The beatification process for Rudigier commenced in the Linz diocese in an informative process that Bishop Franz Maria Doppelbauer inaugurated on 28 February 1895 and concluded on 15 December 1900. Twin rogatory processes were held both in the Diocese of Rome and the Diocese of Brescia from 13 May 1897 until 2 June 1898. All of Rudigier's spiritual writings received the approval of theologians as being in line with Christian doctrine on 1 May 1902. The formal introduction to the cause came under Pope Pius X on 6 December 1905, and Rudigier became titled as a Servant of God.

An apostolic process was held in Linz that Doppelbauer opened on 8 November 1906 while the same bishop later closed it on 3 July 1903. The Congregation for Rites validated this process in Rome on 8 July 1914. A second apostolic process opened in Linz on 15 December 1926 under Bishop Johannes Maria Gföllner and closed later in 1931; this also received C.O.R. validation on 14 January 1853 and an antepreparatory committee later approved the cause and its continuation on 24 November 1964. The Congregation for the Causes of Saints later validated all previous processes on 7 June 2002 and received the official Positio dossier from the postulation in 2002.

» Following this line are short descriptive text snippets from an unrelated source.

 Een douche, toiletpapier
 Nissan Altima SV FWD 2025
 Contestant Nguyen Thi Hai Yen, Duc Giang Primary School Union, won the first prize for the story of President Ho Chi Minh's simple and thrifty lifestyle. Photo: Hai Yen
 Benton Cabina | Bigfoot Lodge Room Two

Theologians voiced their assent to the cause on 30 May 2008 and the cardinal and bishop members of the C.C.S. also voiced their approval for the cause on 20 January 2009. The confirmation of Rudigier's model Christian life of heroic virtue allowed for Pope Benedict XVI to name Rudigier as Venerable on 3 April 2009.

The miracle required for Rudigier's beatification was investigated and then received validation from the C.C.S. on 7 June 2002. The medical board approved this miracle a decade later on 16 December 2010.

The current postulator for this cause is Dr. Andrea Ambrosi.